Antes de morir, un hombre chino, que ha sido identificado por su apellido Qi, pidió a su familia que no lo sepultaran dentro de un ataúd, como se hace tradicionalmente, sino que fuera enterrado dentro de su auto. La petición le fue cumplida y ahora las imágenes del momento de su sepultura están dando la vuelta al mundo por la peculiar que resulta. De acuerdo con las versiones de medios locales como el Kan Kan News, el señor Qi, quien murió el pasado 28 de mayo, dejó estipulado en su testamento que quería permanecer arriba de su auto hasta la eternidad, debido a que era un amante de los automóviles y de ese modo podría seguir disfrutando de su pasión más allá de la vida.

Le cavaron fosa especial

Así, siguiendo al pie de la letra su última voluntad, el funeral de este hombre originario de la ciudad de Baoding, en la provincia de Hebei, China, se llevó a cabo un día después de su muerte en un panteón local, hasta donde fue trasladado un antiguo automóvil Hyundai [VIDEO]Sonata que contenía su cuerpo y que fue enterrado en una fosa cavada especialmente para su tamaño.
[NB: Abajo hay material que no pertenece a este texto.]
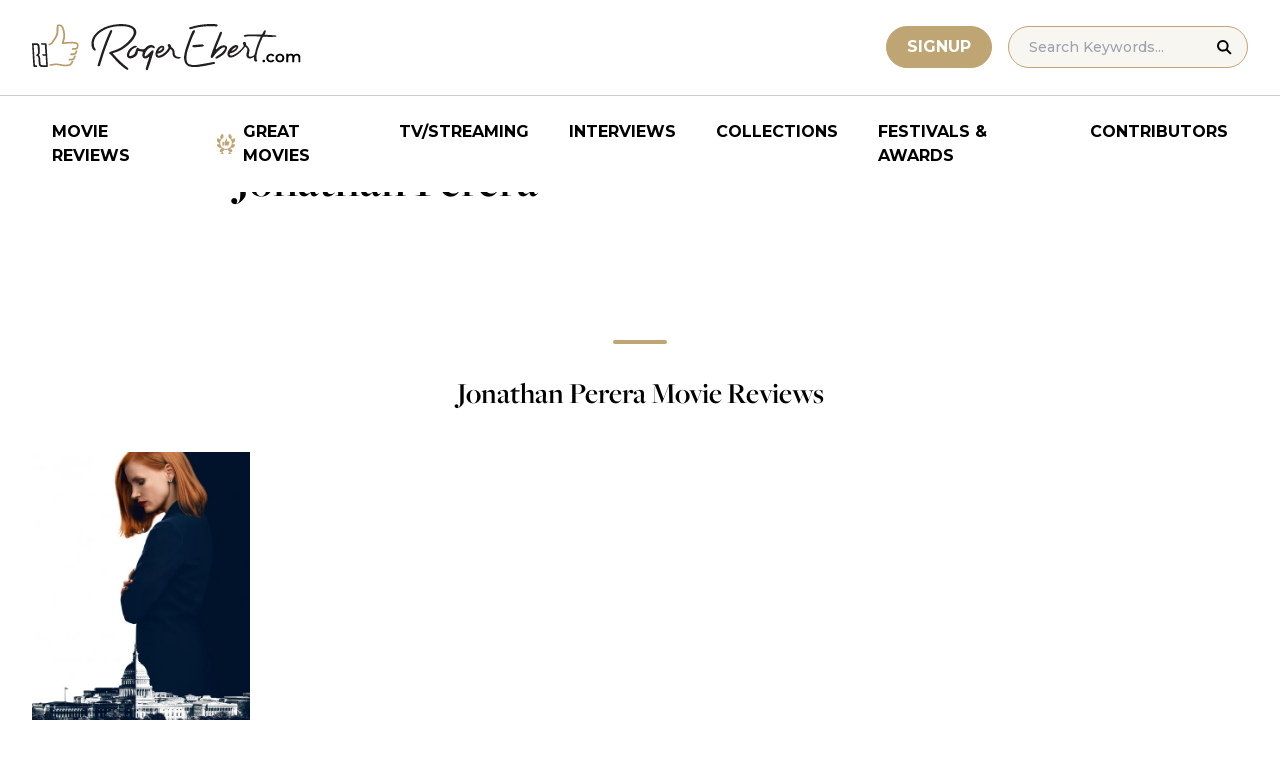

--- FILE ---
content_type: application/javascript; charset=utf-8
request_url: https://fundingchoicesmessages.google.com/f/AGSKWxWAxVbqC34OqnhmrEUDK-EXrr4y8bhRasDy6BlWneK9ZJoon6tG758Dyjol0R_qdGFNbotVAlvhURKlMR1Dx5jgLteSymHjjL94D29hI2djz5Si4P_q94pqEionqiuRiLuKYtQDj-XWmqte7EOvTvaywUdl0runcx0qdQlS4cZ9btFFbFdHelZ6_bhW/_/css/adz./ad/top1./ad_feedback__ad_utils-.info/ads-
body_size: -1287
content:
window['22d6599e-745a-4a6e-8149-abfb239777ab'] = true;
En las imágenes de este peculiar sepelio [VIDEO] se ve el momento en que el auto, que aún llevaba las placas puestas, es movido cuidadosamente por una grúa que lo introduciría en la fosa que después fue rellenada con tierra mientras los familiares de este hombre amante de los autos realizaban la ceremonia de despedida que tradicionalmente se hace.
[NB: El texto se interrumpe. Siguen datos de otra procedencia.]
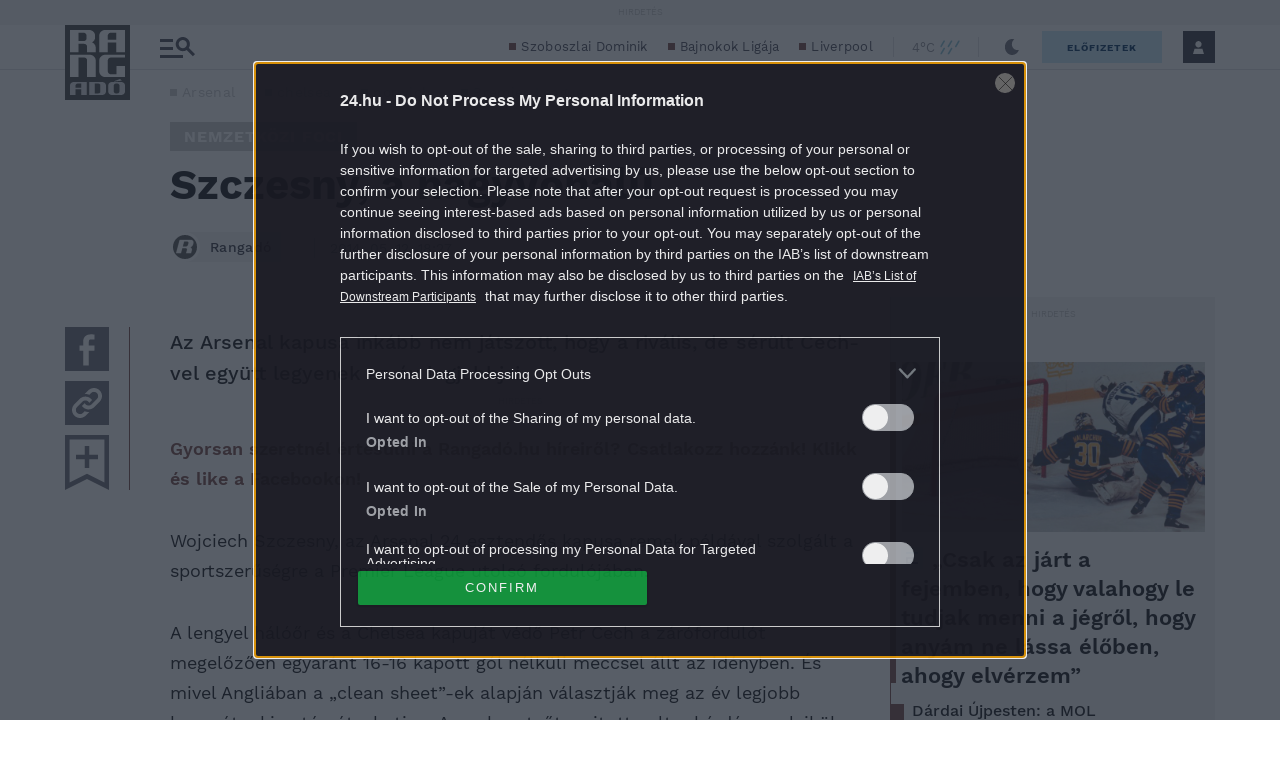

--- FILE ---
content_type: text/html; charset=utf-8
request_url: https://www.google.com/recaptcha/api2/aframe
body_size: 263
content:
<!DOCTYPE HTML><html><head><meta http-equiv="content-type" content="text/html; charset=UTF-8"></head><body><script nonce="AxXrM6_pdgpcuQmioBoT2A">/** Anti-fraud and anti-abuse applications only. See google.com/recaptcha */ try{var clients={'sodar':'https://pagead2.googlesyndication.com/pagead/sodar?'};window.addEventListener("message",function(a){try{if(a.source===window.parent){var b=JSON.parse(a.data);var c=clients[b['id']];if(c){var d=document.createElement('img');d.src=c+b['params']+'&rc='+(localStorage.getItem("rc::a")?sessionStorage.getItem("rc::b"):"");window.document.body.appendChild(d);sessionStorage.setItem("rc::e",parseInt(sessionStorage.getItem("rc::e")||0)+1);localStorage.setItem("rc::h",'1766663806913');}}}catch(b){}});window.parent.postMessage("_grecaptcha_ready", "*");}catch(b){}</script></body></html>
Sepelios especiales, cada vez más frecuentes

Aunque este caso parce ser muy especial y poco común, en China cada vez se sabe con más frecuencia de historias como esta, debido a que se ha popularizado la idea de que es necesario “irse al más allá” en un ataúd que demuestre el estatus social con el que se vivió en la tierra, como símbolo de triunfo y éxito.

Según el diario británico Daily Mail, la petición de este hombre chino puede estar basada en la creencia popular de que tener en vida bienes materiales como un auto o una casa ostentosa es una cuestión de dignidad que debería ser traspasada más allá de la muerte. Por tanto, concluye, que para el señor Qi el estar enterrado en su automóvil significaba la manera de dejar claro que fue un hombre exitoso.

Sin embargo, hay quienes han considerado este acto como un exceso que solo demuestra lo difícil que puede ser para muchas personas desprenderse de las cosas materiales, cuando esto debería quedar en segundo término y preocuparse más por "llevarse" a la tumba vivencias únicas, muy alejadas de lo que se puede conseguir con dinero o estatus social.